The man on the boat swore loudly and fired twice in Levine’s direction. Headlight glass shattered, and Levine couldn’t help flinching away, his entire body clenching at each shot. “I’m comin’ right through you!” yelled the voice.
“Come right ahead,” Levine yelled. But he didn’t yell it, he hoarsely coughed it. The tightness in his throat was making his head ache, was putting metal bands around his head just above his eyes. He couldn’t pass out, he had to hold this fellow here. Bracing himself between the Mercedes and the tree trunk, he extended his arm forward onto the hood, where the revolver would be visible to the man in the boat. Hold him there. Hold him, no matter what.
Another shot pinged off the car’s body; merely frustration and rage, but it made Levine wince. His free hand went to his ear, he sat looking at a leaf that had fallen into his lap.
Beat, beat, beat—
Skip.
Beat, beat—
Skip.
Beat, beat—
Skip.
Beat—
The Suffolk County cops were all over the dock, the boat, the foreshore. Boxes of Banadando’s evidence were being carried to the cars. The gunman from the boat had already been taken away in handcuffs, and now they were waiting for the ambulance and the hearse.
Crawley stood with the Medical Examiner, who straightened and said, “He’d been dead at least a quarter hour when you got here.”
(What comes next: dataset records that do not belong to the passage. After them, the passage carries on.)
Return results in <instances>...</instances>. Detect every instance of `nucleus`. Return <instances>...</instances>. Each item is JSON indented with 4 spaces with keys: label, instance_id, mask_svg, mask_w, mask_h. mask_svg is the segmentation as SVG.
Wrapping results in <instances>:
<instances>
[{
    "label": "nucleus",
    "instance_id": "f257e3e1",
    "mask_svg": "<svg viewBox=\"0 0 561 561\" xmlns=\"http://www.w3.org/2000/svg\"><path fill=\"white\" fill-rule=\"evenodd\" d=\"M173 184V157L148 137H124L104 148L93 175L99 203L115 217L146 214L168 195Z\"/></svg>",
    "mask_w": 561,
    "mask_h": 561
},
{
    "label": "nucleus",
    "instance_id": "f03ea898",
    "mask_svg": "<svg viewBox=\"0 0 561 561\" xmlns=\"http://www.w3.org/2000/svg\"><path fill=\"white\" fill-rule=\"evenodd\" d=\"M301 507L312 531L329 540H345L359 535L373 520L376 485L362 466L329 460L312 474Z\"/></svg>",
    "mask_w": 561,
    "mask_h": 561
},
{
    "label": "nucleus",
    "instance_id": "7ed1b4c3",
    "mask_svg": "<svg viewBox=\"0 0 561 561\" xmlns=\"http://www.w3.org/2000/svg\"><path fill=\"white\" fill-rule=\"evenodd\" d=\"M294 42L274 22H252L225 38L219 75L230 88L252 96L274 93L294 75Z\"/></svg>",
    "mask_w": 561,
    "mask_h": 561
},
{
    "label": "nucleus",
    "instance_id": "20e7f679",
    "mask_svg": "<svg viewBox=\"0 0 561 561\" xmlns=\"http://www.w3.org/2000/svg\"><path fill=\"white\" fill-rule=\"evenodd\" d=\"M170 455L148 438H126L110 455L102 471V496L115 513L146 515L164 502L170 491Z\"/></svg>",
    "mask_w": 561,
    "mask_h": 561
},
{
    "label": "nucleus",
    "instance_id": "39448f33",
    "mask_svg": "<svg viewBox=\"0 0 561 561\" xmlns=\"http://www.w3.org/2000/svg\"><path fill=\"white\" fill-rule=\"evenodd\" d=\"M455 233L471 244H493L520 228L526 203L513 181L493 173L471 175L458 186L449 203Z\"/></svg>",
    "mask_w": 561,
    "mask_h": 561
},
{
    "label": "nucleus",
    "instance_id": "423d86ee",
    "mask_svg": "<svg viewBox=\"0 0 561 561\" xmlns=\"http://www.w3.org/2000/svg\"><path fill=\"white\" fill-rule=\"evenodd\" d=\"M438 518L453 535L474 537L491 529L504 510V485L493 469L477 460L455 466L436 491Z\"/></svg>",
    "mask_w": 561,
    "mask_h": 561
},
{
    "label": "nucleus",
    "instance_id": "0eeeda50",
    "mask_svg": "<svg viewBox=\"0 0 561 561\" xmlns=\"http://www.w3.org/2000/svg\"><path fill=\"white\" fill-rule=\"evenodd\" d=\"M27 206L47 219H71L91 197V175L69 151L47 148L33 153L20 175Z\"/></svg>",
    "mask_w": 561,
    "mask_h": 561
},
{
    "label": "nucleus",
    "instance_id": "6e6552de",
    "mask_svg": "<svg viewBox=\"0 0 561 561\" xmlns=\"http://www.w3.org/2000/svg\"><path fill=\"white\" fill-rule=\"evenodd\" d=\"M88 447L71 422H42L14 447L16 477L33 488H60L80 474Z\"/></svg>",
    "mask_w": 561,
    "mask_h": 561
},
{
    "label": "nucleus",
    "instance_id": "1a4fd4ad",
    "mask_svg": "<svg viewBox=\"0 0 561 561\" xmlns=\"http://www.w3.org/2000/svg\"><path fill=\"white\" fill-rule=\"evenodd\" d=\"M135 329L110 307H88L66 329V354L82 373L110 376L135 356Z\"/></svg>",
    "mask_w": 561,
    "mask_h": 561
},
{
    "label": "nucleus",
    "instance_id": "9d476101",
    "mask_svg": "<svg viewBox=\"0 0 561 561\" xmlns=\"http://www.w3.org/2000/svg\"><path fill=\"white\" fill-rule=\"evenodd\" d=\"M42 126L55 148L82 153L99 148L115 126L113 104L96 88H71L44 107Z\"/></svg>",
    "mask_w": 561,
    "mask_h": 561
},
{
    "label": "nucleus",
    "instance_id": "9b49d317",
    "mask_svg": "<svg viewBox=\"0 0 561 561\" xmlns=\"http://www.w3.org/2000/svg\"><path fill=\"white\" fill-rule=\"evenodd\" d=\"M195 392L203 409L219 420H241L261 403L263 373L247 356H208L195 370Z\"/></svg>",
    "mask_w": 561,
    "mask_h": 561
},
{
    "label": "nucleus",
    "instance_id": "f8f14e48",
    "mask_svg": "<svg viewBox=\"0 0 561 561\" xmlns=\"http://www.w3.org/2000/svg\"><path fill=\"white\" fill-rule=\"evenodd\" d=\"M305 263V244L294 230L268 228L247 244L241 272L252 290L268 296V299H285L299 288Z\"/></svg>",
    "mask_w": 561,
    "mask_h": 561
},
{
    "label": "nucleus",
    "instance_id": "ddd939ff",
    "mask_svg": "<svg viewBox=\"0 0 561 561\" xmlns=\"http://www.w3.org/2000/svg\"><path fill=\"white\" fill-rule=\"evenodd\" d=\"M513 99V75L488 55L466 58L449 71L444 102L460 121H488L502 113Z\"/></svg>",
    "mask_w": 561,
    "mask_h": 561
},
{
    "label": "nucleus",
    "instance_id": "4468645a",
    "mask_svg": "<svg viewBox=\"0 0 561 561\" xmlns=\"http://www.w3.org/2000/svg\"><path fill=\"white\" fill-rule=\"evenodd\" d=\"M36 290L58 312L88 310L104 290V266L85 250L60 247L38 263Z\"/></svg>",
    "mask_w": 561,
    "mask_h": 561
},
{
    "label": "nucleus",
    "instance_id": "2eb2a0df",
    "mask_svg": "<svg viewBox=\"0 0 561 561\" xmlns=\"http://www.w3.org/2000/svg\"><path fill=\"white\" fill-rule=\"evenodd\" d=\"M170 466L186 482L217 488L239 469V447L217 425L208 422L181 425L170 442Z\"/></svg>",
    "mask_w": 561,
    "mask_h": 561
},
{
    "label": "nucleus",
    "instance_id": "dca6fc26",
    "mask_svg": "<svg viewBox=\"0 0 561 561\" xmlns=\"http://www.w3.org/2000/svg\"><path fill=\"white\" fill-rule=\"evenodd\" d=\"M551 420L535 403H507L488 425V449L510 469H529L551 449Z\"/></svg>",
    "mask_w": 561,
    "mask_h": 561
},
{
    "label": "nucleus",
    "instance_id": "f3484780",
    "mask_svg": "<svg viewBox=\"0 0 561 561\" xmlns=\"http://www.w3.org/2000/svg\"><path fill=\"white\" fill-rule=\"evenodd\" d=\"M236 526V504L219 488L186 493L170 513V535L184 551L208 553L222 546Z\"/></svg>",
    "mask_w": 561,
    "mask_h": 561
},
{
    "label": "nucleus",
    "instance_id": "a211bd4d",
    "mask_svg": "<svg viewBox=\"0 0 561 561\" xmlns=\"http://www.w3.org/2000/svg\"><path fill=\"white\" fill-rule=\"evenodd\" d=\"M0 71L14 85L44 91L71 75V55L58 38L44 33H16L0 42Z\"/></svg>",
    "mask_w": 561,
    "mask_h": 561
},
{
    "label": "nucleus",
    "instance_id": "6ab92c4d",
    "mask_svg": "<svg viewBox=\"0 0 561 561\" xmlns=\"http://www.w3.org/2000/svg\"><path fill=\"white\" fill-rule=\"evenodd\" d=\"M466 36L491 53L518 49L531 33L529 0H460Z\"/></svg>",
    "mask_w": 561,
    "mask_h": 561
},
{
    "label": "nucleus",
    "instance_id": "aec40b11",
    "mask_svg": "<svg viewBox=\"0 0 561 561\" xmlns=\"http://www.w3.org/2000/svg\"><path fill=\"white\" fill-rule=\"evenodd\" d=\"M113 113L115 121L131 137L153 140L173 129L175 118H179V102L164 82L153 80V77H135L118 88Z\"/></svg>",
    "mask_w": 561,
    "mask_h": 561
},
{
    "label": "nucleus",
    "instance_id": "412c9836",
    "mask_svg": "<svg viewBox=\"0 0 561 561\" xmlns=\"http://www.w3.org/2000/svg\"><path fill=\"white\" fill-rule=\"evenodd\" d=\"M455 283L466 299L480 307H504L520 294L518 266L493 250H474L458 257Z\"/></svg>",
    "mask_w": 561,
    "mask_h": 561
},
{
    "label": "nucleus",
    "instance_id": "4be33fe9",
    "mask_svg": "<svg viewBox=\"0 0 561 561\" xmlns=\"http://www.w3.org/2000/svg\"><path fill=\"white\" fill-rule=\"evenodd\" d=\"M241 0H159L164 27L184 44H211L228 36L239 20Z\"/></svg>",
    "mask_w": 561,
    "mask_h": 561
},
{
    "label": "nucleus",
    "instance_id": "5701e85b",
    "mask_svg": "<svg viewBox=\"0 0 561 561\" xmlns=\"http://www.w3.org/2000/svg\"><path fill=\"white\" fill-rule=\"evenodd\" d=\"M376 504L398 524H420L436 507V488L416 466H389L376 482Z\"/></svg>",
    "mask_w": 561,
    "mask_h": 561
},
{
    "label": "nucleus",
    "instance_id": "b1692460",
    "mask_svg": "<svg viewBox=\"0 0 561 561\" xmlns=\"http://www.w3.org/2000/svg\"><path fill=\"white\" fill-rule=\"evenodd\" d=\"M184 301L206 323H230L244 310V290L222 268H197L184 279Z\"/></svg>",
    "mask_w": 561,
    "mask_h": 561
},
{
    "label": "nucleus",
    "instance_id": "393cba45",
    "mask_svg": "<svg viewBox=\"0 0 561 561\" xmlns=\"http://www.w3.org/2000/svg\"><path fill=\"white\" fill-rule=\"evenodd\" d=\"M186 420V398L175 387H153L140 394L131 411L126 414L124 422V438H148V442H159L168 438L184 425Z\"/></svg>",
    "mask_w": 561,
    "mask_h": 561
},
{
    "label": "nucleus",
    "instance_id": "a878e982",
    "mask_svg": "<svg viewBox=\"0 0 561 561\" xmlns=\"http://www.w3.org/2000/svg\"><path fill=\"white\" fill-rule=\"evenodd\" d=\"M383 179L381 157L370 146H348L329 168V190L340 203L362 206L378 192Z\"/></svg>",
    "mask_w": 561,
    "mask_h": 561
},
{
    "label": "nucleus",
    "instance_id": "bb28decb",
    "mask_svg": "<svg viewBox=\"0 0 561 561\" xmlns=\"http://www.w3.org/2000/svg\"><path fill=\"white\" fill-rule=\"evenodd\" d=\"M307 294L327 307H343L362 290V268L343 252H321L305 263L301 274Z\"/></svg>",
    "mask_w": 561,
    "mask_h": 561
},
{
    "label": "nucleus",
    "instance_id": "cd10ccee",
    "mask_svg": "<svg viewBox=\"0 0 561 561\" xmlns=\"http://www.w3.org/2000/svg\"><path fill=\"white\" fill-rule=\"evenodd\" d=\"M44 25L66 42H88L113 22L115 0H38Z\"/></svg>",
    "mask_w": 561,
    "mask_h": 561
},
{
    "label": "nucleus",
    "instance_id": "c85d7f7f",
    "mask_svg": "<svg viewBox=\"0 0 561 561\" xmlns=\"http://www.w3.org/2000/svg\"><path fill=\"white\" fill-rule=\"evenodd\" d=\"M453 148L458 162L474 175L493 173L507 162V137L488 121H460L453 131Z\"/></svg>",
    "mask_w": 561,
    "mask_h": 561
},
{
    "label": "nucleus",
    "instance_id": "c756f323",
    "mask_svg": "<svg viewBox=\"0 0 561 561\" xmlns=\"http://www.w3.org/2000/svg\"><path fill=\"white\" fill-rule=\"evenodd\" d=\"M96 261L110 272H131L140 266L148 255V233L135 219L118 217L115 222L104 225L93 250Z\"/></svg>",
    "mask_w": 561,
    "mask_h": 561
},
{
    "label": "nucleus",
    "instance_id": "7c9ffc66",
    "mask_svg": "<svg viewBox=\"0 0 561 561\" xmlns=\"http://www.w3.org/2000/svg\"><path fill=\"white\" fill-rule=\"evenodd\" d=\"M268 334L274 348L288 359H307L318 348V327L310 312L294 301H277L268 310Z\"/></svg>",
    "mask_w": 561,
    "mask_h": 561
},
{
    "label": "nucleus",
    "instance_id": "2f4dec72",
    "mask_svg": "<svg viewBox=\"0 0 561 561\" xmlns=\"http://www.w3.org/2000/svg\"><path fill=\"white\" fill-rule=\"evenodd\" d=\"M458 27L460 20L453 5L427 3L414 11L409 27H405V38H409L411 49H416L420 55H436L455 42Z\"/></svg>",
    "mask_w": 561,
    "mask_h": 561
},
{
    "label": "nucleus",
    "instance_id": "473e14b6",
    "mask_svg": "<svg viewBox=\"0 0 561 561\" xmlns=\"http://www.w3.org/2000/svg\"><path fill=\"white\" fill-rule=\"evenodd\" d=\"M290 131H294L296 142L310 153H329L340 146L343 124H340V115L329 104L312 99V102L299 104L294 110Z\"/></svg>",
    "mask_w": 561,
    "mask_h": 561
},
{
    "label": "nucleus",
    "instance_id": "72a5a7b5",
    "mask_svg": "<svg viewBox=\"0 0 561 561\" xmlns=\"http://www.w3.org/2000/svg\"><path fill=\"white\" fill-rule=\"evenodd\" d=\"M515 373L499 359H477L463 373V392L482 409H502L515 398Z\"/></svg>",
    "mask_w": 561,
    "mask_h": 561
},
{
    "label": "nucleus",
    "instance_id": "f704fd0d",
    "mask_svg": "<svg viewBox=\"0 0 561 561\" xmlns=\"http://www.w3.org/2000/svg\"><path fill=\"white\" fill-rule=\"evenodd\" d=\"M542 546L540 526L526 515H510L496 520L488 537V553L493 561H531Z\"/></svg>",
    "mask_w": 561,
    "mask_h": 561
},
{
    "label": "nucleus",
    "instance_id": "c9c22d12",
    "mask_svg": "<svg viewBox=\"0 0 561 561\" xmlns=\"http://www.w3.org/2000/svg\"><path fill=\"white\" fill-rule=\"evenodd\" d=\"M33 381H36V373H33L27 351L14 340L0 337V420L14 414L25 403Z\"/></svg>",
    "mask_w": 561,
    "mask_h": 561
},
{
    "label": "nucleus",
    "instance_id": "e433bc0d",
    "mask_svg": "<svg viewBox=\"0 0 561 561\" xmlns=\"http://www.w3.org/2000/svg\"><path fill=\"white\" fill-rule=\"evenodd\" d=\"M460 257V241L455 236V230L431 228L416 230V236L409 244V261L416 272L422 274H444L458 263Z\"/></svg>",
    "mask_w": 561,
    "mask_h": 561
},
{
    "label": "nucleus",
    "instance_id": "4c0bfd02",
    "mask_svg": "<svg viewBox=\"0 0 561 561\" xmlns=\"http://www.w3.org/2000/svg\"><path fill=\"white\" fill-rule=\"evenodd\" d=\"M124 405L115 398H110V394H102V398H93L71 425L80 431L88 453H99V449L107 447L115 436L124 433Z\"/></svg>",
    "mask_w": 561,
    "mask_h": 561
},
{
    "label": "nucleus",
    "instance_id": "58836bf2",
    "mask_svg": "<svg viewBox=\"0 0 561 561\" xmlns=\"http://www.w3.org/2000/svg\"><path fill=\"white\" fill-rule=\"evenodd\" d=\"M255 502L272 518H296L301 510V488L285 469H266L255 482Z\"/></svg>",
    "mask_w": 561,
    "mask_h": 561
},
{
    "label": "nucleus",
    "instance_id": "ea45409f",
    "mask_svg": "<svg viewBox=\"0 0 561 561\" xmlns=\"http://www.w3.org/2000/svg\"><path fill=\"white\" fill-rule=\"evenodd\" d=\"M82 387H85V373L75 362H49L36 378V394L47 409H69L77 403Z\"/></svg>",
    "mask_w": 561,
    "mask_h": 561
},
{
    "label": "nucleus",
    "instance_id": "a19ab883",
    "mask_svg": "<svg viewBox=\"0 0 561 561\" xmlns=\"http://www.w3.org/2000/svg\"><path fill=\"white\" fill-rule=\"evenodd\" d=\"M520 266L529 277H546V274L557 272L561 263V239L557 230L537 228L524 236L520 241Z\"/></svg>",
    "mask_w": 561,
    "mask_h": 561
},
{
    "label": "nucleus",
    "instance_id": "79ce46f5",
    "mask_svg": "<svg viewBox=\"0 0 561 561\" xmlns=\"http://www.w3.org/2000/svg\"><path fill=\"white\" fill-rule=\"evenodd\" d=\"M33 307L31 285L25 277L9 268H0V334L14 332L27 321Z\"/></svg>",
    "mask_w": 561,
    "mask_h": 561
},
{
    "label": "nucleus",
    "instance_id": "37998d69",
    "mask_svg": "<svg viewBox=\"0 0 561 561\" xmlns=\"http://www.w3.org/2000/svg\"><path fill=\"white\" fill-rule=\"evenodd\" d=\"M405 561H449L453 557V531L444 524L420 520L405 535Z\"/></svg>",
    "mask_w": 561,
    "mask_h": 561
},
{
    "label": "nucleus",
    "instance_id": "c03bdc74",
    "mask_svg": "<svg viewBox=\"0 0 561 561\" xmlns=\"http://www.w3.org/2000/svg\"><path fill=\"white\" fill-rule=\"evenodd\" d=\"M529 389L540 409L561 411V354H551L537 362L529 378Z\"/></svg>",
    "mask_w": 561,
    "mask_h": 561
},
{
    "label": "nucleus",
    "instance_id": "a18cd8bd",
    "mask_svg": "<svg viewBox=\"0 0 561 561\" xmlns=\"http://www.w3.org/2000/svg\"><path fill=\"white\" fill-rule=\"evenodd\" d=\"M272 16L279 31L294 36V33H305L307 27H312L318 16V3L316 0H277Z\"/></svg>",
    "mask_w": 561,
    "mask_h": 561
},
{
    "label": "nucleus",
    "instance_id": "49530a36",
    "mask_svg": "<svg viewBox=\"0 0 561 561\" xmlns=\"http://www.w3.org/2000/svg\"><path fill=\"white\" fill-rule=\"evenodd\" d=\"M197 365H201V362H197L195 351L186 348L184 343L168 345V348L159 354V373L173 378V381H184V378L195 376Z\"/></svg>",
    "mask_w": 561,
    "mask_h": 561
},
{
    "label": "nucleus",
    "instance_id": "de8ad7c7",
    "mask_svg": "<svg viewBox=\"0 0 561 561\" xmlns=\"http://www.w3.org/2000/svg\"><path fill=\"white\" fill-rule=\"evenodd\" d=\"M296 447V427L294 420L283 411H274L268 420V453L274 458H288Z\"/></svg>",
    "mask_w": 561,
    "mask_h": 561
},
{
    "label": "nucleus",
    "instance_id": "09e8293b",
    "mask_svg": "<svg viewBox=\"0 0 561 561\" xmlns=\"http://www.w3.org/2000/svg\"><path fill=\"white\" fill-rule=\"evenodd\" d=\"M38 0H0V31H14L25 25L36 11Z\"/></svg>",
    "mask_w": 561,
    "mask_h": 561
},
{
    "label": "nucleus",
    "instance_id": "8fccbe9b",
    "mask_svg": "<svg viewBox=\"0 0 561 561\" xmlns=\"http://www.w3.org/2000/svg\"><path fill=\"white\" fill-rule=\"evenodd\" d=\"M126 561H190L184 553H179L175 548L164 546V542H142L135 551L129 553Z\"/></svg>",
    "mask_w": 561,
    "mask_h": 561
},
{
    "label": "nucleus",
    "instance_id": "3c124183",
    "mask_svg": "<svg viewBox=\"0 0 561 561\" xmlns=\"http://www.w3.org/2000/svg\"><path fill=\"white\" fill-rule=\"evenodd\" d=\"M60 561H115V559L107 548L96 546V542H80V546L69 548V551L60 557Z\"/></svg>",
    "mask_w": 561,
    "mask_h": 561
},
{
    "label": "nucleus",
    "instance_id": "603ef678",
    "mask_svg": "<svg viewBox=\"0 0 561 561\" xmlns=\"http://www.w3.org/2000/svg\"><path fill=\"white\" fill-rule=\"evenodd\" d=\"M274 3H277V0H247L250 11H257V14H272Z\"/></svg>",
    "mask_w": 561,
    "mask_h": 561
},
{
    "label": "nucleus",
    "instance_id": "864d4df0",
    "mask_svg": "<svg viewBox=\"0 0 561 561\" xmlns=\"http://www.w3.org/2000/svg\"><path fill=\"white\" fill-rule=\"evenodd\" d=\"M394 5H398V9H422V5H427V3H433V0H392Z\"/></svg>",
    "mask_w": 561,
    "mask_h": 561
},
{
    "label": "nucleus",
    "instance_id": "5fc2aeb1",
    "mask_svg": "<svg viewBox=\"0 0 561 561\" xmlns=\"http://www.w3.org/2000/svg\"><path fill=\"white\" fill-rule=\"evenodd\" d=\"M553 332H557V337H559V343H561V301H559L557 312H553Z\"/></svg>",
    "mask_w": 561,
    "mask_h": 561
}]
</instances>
“Yeah, I thought. And this one?”
They left Abe Levine’s body and walked over to the wounded man on the dock, still unconscious but wrapped now in blankets from the police cars. “He’ll live,” the M.E. said.
“The wrong ones die,” Crawley said.
“Everybody dies,” the M.E. said. “It’s a thing I’ve noticed.”
Crawley turned and looked back at his partner. Abe was braced between the car and the tree, arm out straight, revolver just visible to the boat. He had died that way, his heart stopping forever but his body not moving. Sirens sounded, approaching.
“How do you like that,” Crawley said. “He was dead, and he finished the job anyway. His corpse held that punk covered until we could get here.”
“Maybe they’ll give him a medal,” the M.E. said, and grinned, showing uneven teeth. “A posthumous medal. The first legit posthumous medal ever, for performance above and beyond the call of death.”
The hearse and ambulance were arriving. Crawley looked at the M.E. and pointed at Abe. “No plastic body bag,” he said. “He gets a blanket.”